Dans le guide de Gartner consacré à l’accès réseau Zero Trust, il est souvent fait référence à ces solutions comme à des « produits et services qui créent une frontière d’accès logique basée sur l’identité et le contexte, couvrant un utilisateur et… des applications qui échappent à la découverte. »

En d’autres termes…

Cherchez des systèmes qui vous permettent de vérifier au cas par cas l’appareil, l’emplacement et la charge de travail de chaque utilisateur. Faites attention aux composants clés suivants :

  • Les solutions de sécurité des terminaux qui exigent que les ordinateurs portables, smartphones, tablettes, ordinateurs de bureau et autres appareils respectent certaines normes de conformité avant d’accorder l’accès au réseau d’entreprise 
  • Les solutions de passerelle d’accès sécurisé pour simplifier l’accès distant aux applications et données du quotidien, à l’aide d’un lien simple et sécurisé
  • Les solutions d’analytique de sécurité pour détecter les anomalies et les comportements inhabituels des utilisateurs, en vue d’une approche plus proactive de la prévention des violations de données

Chacun de ces composants peut être implémenté de façon individuelle. Dans de nombreux cas, néanmoins, ils font partie d’une solution globale, telle qu’un Digital Workspace sécurisé conçu pour unifier divers éléments d’une stratégie de sécurité réseau Zero Trust.

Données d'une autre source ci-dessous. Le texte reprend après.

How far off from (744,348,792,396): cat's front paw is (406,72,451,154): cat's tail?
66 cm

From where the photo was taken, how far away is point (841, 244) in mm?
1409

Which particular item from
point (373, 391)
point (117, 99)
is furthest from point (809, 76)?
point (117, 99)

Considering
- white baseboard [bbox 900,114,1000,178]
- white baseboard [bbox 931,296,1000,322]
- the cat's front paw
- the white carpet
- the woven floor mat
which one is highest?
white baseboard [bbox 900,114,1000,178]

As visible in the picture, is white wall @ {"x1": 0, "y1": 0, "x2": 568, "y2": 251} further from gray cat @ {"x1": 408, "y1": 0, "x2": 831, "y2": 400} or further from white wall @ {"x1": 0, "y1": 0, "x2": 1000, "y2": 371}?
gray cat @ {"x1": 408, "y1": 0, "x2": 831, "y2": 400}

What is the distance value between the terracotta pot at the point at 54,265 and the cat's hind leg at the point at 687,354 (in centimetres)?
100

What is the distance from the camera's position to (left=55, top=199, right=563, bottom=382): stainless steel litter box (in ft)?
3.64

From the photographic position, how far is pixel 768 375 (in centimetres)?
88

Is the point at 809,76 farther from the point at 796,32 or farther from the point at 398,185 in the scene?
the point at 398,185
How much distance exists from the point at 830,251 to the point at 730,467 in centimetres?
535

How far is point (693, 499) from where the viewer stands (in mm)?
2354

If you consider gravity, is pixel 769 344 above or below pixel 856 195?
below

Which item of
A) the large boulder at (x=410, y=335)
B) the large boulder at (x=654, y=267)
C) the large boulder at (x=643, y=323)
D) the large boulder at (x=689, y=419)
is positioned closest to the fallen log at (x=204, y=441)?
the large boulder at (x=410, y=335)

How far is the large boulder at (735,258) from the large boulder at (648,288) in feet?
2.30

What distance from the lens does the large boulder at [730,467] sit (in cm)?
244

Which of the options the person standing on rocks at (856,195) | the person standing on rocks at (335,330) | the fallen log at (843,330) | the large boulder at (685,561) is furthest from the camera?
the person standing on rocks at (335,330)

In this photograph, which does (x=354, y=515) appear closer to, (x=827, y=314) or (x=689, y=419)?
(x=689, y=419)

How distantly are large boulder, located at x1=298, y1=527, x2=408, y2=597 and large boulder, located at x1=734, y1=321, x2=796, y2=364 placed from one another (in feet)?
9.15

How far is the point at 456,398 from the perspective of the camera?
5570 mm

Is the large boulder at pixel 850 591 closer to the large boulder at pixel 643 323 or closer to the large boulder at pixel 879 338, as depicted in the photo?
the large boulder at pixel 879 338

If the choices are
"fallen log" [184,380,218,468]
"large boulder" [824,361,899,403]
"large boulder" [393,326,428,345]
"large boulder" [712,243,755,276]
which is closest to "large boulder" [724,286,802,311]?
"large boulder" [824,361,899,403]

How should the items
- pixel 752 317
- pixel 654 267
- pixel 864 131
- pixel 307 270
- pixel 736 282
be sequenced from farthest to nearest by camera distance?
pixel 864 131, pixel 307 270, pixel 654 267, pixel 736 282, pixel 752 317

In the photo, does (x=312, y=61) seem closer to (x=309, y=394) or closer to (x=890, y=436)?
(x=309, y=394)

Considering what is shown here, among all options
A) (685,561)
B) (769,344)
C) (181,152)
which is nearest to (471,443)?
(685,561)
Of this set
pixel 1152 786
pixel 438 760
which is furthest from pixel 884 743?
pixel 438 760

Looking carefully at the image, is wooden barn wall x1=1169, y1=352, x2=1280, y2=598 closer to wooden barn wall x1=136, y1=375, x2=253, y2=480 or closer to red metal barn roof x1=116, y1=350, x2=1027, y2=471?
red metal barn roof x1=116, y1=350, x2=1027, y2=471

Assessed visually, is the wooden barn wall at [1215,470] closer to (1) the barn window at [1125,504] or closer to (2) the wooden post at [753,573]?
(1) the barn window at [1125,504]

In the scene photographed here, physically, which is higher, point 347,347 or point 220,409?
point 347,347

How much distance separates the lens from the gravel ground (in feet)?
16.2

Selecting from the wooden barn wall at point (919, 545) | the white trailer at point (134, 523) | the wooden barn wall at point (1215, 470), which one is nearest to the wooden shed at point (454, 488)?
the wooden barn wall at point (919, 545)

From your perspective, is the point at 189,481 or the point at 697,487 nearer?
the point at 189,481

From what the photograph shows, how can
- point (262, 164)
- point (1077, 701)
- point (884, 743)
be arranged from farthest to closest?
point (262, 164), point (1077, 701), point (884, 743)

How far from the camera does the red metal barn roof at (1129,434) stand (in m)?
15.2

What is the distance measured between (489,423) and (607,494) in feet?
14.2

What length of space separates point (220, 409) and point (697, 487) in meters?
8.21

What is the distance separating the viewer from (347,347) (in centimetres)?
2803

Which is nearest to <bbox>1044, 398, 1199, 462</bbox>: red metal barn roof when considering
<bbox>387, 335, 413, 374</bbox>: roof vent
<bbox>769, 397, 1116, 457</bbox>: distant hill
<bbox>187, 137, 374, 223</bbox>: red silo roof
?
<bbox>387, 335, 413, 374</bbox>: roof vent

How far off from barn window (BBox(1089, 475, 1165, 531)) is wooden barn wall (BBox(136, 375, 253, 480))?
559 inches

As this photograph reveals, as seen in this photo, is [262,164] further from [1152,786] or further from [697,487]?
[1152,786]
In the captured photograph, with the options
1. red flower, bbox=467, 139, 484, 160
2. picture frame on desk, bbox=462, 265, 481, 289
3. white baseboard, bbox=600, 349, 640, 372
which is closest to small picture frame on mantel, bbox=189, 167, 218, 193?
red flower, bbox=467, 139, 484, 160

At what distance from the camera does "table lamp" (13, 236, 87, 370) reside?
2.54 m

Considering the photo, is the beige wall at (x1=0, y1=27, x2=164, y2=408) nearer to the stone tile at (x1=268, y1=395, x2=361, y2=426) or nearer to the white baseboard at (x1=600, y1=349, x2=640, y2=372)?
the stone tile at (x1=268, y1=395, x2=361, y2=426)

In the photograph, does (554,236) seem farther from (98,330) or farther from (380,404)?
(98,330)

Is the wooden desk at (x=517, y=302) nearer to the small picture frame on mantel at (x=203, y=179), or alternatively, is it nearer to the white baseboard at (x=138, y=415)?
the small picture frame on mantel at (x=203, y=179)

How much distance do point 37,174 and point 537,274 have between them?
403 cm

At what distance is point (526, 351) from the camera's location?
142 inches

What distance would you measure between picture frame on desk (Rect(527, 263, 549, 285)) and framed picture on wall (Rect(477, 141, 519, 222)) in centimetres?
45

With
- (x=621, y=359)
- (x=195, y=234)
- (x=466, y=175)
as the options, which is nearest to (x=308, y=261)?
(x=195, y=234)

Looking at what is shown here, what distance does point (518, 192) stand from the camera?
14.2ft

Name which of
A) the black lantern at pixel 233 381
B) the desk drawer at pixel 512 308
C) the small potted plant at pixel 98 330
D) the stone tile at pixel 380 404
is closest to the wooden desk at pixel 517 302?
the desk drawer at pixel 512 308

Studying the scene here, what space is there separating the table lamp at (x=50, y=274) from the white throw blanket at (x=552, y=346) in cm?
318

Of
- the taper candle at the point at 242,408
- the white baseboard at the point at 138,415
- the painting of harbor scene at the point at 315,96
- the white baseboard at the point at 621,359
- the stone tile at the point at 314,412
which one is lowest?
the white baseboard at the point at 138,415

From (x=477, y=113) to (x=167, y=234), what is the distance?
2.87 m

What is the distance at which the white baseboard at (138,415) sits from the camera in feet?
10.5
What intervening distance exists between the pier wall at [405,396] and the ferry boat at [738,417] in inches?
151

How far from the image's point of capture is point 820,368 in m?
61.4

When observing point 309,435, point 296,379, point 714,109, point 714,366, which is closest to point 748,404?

Citrix aide les entreprises à adopter une sécurité Zero Trust

Citrix fournit aux entreprises une solution de bout en bout pour la mise en œuvre d’une architecture Zero Trust, avec plusieurs solutions conçues pour réduire votre surface d’attaque. Le fait d’avoir toutes ces solutions au même endroit permet aux entreprises d’éviter les failles souvent associées à la mise en œuvre d’un assortiment de solutions ponctuelles :

  • Citrix Secure Workspace Access va au-delà de l’authentification multi-facteur et fournit des outils de gestion de l’accès contextuel, qui permettent notamment de désactiver les fonctions d’impression et de copier-coller dans certains scénarios
  • Citrix Endpoint Management garde les appareils personnels, d’entreprise et autres terminaux gérés à l’abri, en isolant et en protégeant les applications ainsi que le contenu
  • Citrix Secure Internet Access fournit une pile de sécurité cloud unifiée, afin de protéger l’ensemble des applications pour chaque utilisateur

De Citrix Analytics for Security à Citrix Gateway, les entreprises sont en mesure d’implémenter tous les composants stratégiques d’une architecture Zero Trust, le tout au sein d’une solution unique de Digital Workspace sécurisé.